How to use existing alignment files#

For this tutorial, we use the c-elegans-chrI-example with the c-elegans.alignments-only.yaml configuration file.

The Rp-Bp pipeline is designed to handle all steps from raw FASTQ files up to the final list of translated Ribo-seq ORFs, but you can start the pipeline from any step.

Caution

Do not use the --overwrite flag!

For example, the trimming, filtering and alignment steps (performed with Flexbar, Bowtie2, and STAR) could be handled using a different preprocessing strategy and/or different software. In this case, the configuration file must be created as usual, but the riboseq_samples dictionary only needs to contain the key for the samples (the actual path can be left blank or filled with any arbitrary value). This key must match the name of any existing files, and these files must be placed at the appropriate location according to the naming convention and nomenclature of Rp-Bp.

In our example, the files should be placed (or symlinked) to the following locations:

  • Trimmed and quality filtered reads

    <riboseq_data>/without-adapters/<sample_name>[.note].fastq.gz

  • Reads not aligning to ribosomal sequences

    <riboseq_data>/without-rrna/<sample_name>[.note].fastq.gz

  • Aligned reads

    <sample_name>[.note].Aligned.sortedByCoord.out.bam or <sample_name>[.note].bam or <sample_name>[.note]-unique.bam (unless the keep_riboseq_multimappers configuration option is given)

See the General usage for more details about required input and output files. Only the “last files” must be in the expected location. For example, if trimming, filtering and alignment has been performed, only the alignment files must be present.

Example#

This example shows how to run Rp-Bp starting with the alignment files created in the first tutorial Run the ORF discovery pipeline.

Important

You first need to go through the first tutorial, and “run the example dataset” to be able to reproduce this example, as it uses existing alignment files!

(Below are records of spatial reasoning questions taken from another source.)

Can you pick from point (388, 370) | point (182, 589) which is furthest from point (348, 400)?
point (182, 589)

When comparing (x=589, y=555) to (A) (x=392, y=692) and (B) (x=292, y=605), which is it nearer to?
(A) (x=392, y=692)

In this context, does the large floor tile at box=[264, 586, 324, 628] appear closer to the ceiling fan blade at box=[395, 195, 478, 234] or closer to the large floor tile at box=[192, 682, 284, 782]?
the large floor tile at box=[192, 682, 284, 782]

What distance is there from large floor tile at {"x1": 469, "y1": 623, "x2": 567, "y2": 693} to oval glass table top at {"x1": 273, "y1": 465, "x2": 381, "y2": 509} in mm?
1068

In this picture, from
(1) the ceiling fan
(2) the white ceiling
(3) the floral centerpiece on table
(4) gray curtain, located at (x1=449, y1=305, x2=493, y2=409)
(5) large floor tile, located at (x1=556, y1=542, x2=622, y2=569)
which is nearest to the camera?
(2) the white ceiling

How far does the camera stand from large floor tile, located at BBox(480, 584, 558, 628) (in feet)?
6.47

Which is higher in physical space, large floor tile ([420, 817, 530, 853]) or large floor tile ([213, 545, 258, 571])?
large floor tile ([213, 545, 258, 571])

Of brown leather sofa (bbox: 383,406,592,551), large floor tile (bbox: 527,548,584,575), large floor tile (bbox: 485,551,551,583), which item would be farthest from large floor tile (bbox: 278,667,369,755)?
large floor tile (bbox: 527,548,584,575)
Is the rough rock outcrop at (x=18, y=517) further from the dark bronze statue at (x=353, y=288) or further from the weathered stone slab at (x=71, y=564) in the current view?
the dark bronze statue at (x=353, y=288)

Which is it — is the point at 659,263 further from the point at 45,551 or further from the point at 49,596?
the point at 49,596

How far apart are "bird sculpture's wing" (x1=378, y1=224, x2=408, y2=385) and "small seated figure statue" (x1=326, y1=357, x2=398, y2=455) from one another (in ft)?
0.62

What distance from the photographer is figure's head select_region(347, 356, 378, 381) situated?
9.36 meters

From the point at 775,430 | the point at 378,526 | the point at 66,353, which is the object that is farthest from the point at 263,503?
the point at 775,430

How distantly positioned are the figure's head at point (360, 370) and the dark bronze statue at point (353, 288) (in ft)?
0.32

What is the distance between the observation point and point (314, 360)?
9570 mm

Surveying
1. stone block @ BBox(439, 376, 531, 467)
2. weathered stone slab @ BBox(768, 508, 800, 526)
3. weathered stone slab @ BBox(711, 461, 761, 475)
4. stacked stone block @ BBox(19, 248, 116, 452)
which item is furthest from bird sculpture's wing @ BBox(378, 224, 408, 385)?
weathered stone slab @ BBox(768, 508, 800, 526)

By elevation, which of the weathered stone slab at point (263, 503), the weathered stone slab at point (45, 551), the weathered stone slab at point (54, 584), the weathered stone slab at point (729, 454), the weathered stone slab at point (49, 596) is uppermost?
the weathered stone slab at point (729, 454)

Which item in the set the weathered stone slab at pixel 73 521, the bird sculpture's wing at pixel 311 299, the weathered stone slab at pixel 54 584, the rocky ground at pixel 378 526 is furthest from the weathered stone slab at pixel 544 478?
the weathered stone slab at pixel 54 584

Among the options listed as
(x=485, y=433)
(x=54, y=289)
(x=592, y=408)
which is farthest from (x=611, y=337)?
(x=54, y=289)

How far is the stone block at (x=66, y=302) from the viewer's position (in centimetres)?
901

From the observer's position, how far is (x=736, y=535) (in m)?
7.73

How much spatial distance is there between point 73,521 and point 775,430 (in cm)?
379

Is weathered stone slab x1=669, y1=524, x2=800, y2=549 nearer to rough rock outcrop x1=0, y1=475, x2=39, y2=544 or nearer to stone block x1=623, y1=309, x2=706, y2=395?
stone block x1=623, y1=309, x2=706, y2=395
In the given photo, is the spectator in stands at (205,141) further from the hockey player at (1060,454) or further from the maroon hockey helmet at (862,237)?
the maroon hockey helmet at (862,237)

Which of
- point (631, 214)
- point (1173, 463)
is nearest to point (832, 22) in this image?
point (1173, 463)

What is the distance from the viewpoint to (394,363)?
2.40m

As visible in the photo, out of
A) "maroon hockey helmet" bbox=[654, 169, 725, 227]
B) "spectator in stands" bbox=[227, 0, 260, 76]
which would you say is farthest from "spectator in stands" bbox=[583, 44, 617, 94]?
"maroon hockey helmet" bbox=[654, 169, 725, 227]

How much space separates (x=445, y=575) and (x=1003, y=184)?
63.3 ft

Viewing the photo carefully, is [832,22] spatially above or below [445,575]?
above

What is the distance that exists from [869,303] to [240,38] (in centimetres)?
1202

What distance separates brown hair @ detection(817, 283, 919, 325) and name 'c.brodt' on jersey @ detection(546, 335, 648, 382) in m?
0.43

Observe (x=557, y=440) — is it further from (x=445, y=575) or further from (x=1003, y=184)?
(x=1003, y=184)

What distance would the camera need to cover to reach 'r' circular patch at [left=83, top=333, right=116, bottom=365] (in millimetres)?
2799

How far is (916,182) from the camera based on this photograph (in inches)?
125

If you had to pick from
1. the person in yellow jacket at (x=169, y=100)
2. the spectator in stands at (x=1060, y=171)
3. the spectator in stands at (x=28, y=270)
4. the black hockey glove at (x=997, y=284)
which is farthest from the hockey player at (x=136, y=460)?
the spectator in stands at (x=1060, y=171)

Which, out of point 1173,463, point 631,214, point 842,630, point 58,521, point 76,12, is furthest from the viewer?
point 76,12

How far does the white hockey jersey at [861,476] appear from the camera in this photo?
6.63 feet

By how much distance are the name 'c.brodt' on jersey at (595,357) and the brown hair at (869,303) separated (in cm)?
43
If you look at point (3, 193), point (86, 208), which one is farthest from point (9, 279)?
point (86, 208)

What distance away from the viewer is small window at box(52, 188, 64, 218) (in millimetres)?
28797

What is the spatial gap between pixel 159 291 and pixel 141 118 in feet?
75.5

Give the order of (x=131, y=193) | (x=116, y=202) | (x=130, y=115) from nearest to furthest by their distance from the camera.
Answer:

Navigate to the same c-elegans-chrI-example directory (where you extracted the data). Create a new directory called alignments-only, and symlink existing alignment files

mkdir alignments-only && cd alignments-only && mkdir without-rrna-mapping && cd without-rrna-mapping
# you are now inside */c-elegans-chrI-example/alignments-only/without-rrna-mapping
# symlink files using absolute or relative path
# e.g. ln -s <original-example>/without-rrna-mapping/c-elegans-rep-1Aligned.sortedByCoord.out.bam .
# here we use relative paths
ln -s ../../without-rrna-mapping/c-elegans-rep-1Aligned.sortedByCoord.out.bam .
ln -s ../../without-rrna-mapping/c-elegans-rep-2Aligned.sortedByCoord.out.bam .
# return to c-elegans-chrI-example
cd ../../

Change the paths in the configuration file, as explained in the first tutorial, or simply modify in place

sed -i 's|/path/to/your/c-elegans-example|'`pwd`'|g' c-elegans.alignments-only.yaml

It is now important to also adjust the configuration file by adding the alignments-only directory at the end of the path given by the riboseq_data key in c-elegans.alignments-only.yaml

# e.g. if your path is /home/user/data
riboseq_data: /home/user/data/c-elegans-chrI-example/alignments-only

Hint

Instead of the above commands, you can also create directories using your menu/shortcuts, etc., copy files by hand, and/or use a text editor to modify the configuration file.

Run the pipeline

run-all-rpbp-instances c-elegans.alignments-only.yaml --merge-replicates --run-replicates --num-cpus 4 --logging-level INFO --log-file alignments-only.txt

Logging reports a few WARNING ... Some input files are missing. Skipping call..., but the alignment files are eventually found, and the pipeline proceeds from there. You should end up with the same final output as that obtained in the first tutorial.